-- Start GIVEN PASSAGE --

# help with importing video to flash cs3



## nanan

when i import my video onto flash, my video is not there and it just shows the player. when i test the movie, i hear the music and sounds, but i still don't see it. what's wrong with it?


----------



## zuluclayman

Can you play the video on any other player on your computer?
What was your source for the video? What file type is the video you are trying to import? You may find it is a codec issue if you can hear and not see it. You could try downloading and installing the K-Lite codec pack (link in my signature). With it comes G-Spot - if you open G-Spot and use it to analyse your video it will tell you whether you have the appropriate codec on your computer.


----------



## nanan

yeah i can play the video on windows media player. the format is AVI. i saved it into my flash proj folder.

when i made the same project at school, i was using flash 8 and it worked fine. i imported my video and it all came out fine. when i tried to re-create it when i got home, i was usuing flash cs3, i just didn't work out.


----------



## jamiemac2005

Hey, does the video show up on the stage? or in the layers panel?

Cheers,
Jamey


----------



## dm01

You can try saving the Flash 8 project, and importing that into your Flash CS3. Generally, compatibility from older to newer versions is much better than compatibility between formats.


----------



## nanan

jamiemac2005 said:


> Hey, does the video show up on the stage? or in the layers panel?
> 
> Cheers,
> Jamey


it shows on the stage and the library, but it's only the player that shows.


----------



## jamiemac2005

The player? how was it you imported the video? Sorry i haven't used CS3 a whole lot(i don't have the money lol).

In Flash 8 theres an option to either import the video to the stage or to import it as a dynamic object. If you do the second you have to script how the movie plays.

If it shows on the stage it should show over a number of frames.

Cheers,
Jamey


----------

-- End GIVEN PASSAGE --
-- Start DATA ENTRIES --

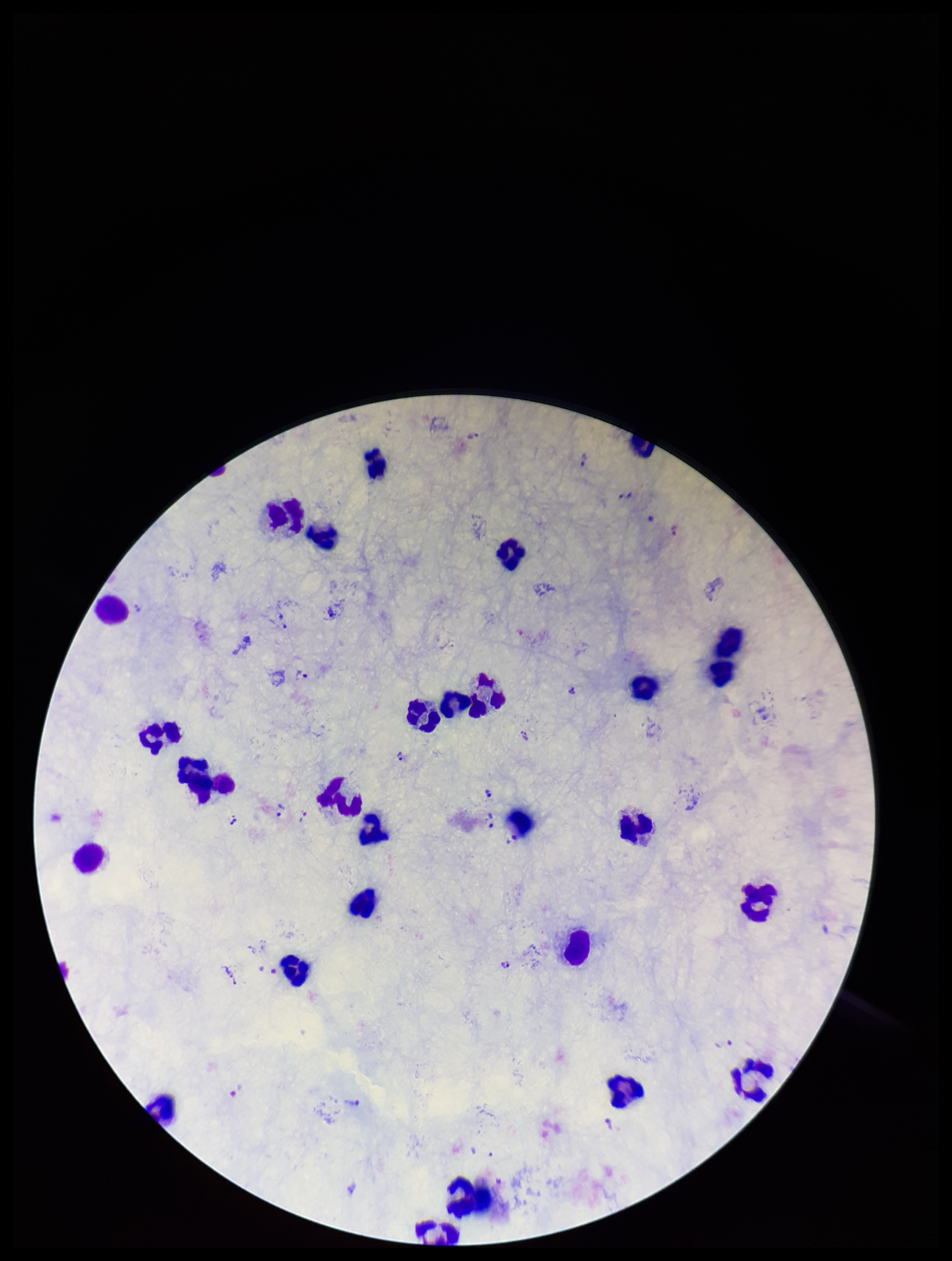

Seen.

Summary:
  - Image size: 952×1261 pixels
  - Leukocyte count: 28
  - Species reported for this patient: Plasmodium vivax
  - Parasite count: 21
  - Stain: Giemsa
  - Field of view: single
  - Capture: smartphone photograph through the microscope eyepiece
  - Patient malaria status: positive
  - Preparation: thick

-- End DATA ENTRIES --
-- Start DATA ENTRIES --

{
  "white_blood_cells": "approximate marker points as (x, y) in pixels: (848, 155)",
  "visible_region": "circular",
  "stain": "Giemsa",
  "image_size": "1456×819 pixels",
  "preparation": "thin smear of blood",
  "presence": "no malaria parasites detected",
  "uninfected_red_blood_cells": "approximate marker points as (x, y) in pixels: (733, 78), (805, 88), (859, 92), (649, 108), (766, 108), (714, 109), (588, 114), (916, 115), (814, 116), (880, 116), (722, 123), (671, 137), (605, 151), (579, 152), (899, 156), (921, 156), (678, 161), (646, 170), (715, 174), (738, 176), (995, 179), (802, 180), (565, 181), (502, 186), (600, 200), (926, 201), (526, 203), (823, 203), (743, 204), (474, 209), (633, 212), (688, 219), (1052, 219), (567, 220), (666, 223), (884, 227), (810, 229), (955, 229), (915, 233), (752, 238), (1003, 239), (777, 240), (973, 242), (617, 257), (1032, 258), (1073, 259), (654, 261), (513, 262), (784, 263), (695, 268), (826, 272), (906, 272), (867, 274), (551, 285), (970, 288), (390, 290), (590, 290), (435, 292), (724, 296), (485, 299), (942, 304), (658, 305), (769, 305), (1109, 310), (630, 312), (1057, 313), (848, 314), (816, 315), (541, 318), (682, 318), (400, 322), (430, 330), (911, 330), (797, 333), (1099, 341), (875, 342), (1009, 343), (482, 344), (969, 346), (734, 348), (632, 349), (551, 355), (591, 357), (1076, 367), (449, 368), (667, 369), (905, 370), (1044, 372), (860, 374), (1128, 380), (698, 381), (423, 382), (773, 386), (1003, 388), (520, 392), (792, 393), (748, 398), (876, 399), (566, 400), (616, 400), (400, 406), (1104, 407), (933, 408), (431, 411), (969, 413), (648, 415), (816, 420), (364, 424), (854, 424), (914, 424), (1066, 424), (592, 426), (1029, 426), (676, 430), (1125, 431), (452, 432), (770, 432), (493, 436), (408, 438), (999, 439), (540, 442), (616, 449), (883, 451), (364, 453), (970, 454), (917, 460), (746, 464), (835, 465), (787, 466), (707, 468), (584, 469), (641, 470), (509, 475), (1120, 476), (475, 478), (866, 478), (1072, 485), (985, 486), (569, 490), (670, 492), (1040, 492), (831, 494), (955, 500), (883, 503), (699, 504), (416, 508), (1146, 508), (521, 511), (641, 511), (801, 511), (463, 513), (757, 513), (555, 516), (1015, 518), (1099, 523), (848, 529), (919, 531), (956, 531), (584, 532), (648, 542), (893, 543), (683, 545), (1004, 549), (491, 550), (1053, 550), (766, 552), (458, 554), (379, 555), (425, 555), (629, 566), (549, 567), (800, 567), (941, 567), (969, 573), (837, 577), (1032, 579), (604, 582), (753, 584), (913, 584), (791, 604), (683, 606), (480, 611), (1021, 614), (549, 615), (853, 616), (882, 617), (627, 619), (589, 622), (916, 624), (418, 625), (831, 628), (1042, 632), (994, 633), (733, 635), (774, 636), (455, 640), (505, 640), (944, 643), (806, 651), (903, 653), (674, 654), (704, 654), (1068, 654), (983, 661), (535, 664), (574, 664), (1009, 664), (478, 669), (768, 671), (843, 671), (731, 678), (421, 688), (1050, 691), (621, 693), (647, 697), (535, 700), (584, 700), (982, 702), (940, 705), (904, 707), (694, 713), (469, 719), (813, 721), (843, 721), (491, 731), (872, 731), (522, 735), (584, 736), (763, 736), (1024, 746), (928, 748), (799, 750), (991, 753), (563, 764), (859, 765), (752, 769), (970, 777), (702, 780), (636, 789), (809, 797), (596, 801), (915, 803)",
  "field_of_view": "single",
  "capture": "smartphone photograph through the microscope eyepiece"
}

-- End DATA ENTRIES --

TASKS:
**1.** From the Flash CS3 video thread, return the text between "when i import" and "on your computer?", inclusive.
**2.** List every username that posts in the Flash CS3 video thread, each one once.
**3.** In the Flash CS3 video thread, which Flash version did nanan use at school, where the video import worked?

SOLUTIONS TO THE PROBLEMS:
**1.**
when i import my video onto flash, my video is not there and it just shows the player. when i test the movie, i hear the music and sounds, but i still don't see it. what's wrong with it?


----------



## zuluclayman

Can you play the video on any other player on your computer?

**2.**
nanan
zuluclayman
jamiemac2005
dm01

**3.** Flash 8.